───── EXTRACTED INFORMATION ─────

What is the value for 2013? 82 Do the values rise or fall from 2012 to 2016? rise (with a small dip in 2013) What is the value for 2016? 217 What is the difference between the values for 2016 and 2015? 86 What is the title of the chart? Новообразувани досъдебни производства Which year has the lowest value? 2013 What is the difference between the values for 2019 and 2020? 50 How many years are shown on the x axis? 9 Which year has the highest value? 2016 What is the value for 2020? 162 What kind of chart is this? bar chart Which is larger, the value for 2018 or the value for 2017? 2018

─────
───── EXTRACTED INFORMATION ─────

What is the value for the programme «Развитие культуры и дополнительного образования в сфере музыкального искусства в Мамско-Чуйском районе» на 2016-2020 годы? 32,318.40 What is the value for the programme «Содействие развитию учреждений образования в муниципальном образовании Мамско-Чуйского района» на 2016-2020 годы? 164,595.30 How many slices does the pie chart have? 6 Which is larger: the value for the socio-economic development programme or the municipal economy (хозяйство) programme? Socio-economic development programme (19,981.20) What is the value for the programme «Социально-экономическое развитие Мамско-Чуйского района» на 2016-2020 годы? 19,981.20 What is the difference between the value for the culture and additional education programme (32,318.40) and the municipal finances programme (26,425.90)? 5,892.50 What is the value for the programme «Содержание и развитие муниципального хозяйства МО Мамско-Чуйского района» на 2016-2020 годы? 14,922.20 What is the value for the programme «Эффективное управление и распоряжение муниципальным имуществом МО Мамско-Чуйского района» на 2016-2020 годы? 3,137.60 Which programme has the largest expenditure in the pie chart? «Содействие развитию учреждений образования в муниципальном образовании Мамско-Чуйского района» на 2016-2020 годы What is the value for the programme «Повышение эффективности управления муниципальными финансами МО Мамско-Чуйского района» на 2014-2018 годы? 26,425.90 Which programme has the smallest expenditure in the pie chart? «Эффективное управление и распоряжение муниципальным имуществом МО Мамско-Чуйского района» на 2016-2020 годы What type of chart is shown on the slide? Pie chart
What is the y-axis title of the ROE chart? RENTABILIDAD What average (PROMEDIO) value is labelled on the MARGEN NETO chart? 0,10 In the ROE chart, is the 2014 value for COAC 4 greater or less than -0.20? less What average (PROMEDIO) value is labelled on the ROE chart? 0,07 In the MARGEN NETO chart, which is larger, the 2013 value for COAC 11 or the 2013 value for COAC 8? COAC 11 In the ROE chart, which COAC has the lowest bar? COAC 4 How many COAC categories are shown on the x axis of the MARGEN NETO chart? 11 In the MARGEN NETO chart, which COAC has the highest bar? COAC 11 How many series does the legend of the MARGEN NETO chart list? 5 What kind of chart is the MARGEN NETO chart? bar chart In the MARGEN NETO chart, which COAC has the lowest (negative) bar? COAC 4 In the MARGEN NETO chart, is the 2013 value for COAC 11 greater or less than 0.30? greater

─────
───── EXTRACTED INFORMATION ─────

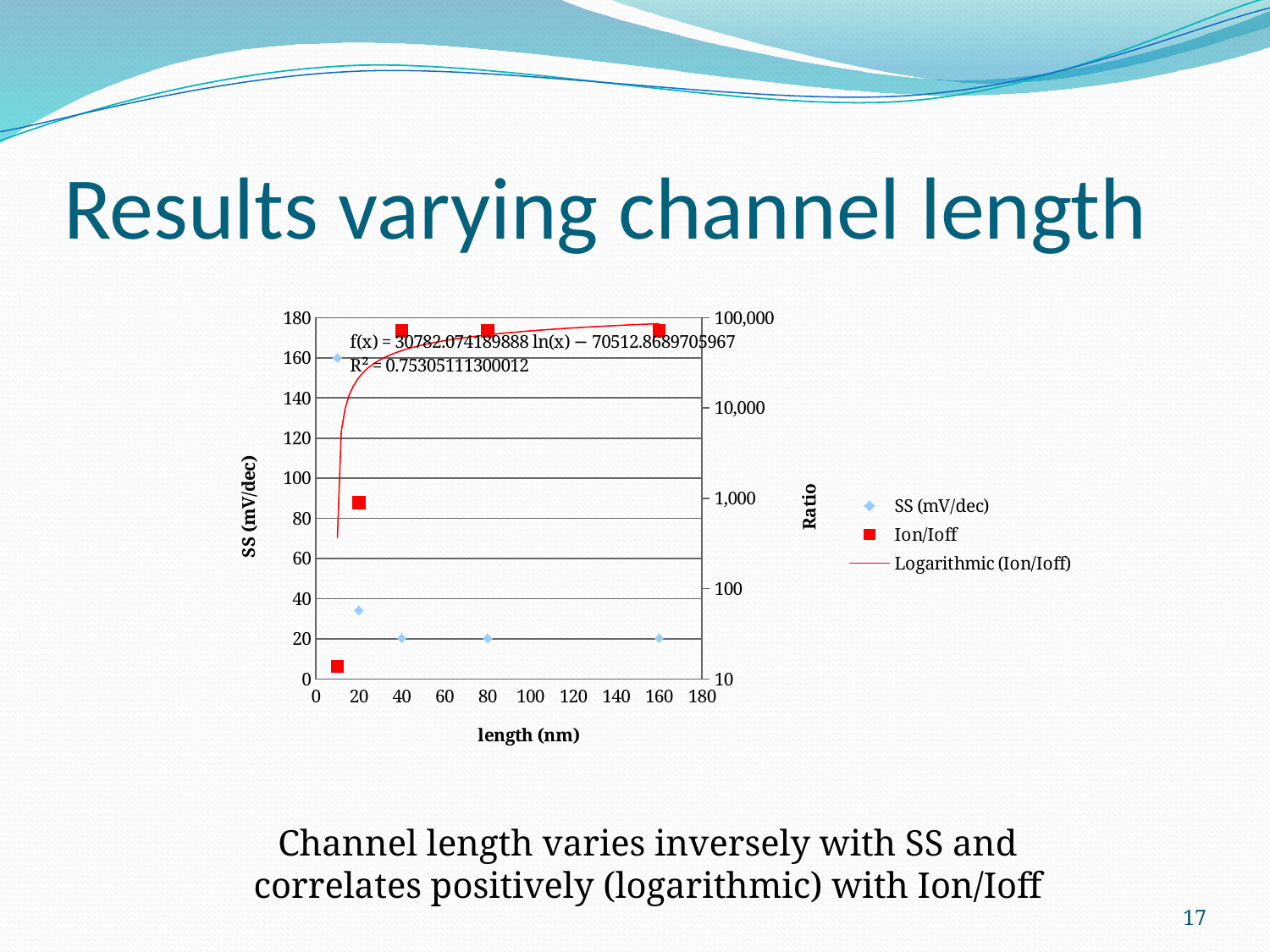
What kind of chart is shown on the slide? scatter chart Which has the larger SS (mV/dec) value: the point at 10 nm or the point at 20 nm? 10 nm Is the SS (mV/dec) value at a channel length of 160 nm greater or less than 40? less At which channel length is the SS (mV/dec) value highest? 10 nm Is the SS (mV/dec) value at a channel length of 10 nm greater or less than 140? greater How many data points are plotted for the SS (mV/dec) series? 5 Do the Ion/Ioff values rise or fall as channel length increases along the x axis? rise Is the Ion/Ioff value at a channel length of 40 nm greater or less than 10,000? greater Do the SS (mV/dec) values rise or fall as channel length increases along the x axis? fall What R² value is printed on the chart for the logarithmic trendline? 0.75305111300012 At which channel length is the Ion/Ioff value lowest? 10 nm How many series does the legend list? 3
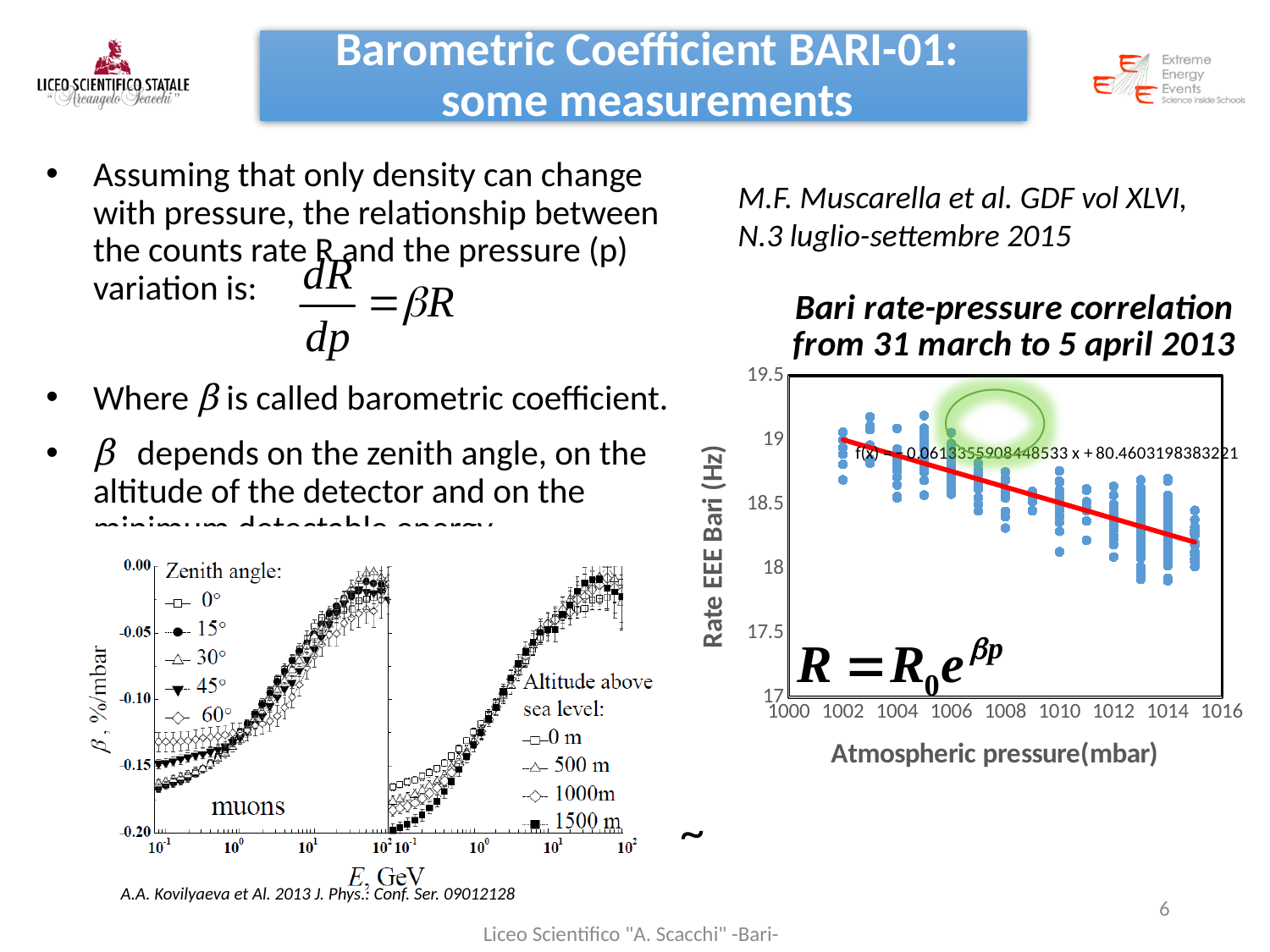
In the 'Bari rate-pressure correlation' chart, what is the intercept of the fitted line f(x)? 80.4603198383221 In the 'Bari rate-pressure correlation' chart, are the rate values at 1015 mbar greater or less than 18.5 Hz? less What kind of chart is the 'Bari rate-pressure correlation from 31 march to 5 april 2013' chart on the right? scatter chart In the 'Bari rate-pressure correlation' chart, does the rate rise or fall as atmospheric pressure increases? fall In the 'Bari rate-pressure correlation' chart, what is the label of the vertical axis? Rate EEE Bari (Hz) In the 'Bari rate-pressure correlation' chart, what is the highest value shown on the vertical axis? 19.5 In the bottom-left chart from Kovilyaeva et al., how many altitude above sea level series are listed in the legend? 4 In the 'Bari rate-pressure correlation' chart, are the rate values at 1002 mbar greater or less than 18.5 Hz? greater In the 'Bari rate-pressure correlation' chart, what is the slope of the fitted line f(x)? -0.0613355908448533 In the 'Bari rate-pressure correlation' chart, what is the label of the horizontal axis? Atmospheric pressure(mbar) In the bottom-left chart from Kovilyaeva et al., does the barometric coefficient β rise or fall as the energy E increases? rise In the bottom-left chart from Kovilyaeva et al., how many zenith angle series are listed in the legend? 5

─────

*YOUR ASSIGNMENT:* Gather each line of the entries that contains the word "years". Case counts.

*FINISHED TASK:*
What is the value for 2013? 82 Do the values rise or fall from 2012 to 2016? rise (with a small dip in 2013) What is the value for 2016? 217 What is the difference between the values for 2016 and 2015? 86 What is the title of the chart? Новообразувани досъдебни производства Which year has the lowest value? 2013 What is the difference between the values for 2019 and 2020? 50 How many years are shown on the x axis? 9 Which year has the highest value? 2016 What is the value for 2020? 162 What kind of chart is this? bar chart Which is larger, the value for 2018 or the value for 2017? 2018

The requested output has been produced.